Friday the 18th was my birthday, and it sucked. I am getting old. I have had to many of these locked up. Also I can’t spend, yet another special day with my family, or even a good friend.
Holidays just don’t brings smiles anymore. They haven’t for years.
I try and do things to perk myself up. Like I went out and ran 2 miles just to show myself I can still do it. Did a little workout on the the weight deck to burn off some frustrations and energy.
I made a little cake for myself last night. Frosted it with vanilla frosting and sprinkled some cinnamon and sugar on top of it. I don’t even want to eat it today. I guess I just did it for visual eye candy or because its just what people do on birthdays, is have cake and ice cream right?
I was thinking that I might make myself a big meal or or a treat of some sort. I just don’t know what’s going to make me feel better.
Maybe I’ll go buy myself a few new songs on Jpay. Maybe a game or or two.
It just boils down to holiday’s sucks in general. They all suck.
Christmas is the worst for me.

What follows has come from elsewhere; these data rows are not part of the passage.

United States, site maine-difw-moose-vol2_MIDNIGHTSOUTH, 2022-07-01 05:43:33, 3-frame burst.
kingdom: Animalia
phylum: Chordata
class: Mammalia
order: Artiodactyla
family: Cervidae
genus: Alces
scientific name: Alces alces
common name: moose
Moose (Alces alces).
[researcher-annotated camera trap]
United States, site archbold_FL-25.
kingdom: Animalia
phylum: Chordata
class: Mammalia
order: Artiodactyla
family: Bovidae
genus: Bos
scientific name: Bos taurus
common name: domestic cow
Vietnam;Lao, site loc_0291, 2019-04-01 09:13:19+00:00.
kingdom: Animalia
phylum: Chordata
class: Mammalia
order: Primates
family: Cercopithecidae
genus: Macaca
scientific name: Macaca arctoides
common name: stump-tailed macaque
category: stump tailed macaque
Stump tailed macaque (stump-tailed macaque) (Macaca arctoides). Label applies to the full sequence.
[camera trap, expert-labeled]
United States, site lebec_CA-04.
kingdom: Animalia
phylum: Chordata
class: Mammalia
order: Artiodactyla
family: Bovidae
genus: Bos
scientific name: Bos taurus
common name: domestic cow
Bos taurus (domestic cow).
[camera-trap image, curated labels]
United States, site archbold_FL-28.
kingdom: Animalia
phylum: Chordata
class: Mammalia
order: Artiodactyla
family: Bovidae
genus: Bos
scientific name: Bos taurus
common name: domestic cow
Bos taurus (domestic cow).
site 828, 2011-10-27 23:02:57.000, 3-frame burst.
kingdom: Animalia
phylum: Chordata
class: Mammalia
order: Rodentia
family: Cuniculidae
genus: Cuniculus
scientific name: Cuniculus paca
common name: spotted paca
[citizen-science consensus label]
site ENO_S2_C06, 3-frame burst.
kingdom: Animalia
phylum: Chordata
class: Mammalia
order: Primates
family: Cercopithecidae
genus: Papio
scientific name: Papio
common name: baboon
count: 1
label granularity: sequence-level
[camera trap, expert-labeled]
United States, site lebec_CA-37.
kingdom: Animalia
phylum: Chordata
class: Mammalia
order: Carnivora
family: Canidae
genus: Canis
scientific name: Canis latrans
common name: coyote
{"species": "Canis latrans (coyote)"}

You can’t turn around without something or someone talking about it. TV is the worst. Its not just one day. It goes on for almost 2 months. Commercial after advertisement every day on TV.
I try not to be a Grinch about it to other people. Its just really hard for me. I miss my family so much. And that’s all holidays reminds of. Is them.
I have 3 nieces and 1 nephew that I have never met. They grow up more every year and it hurts not being able to see that.
Well I am going to try and keep my head up and try to be more positive. Maybe I’ll have to go do something to keep my mind off the bad stuff. I think we have Gym tonight. I should probly go burn off some more energy.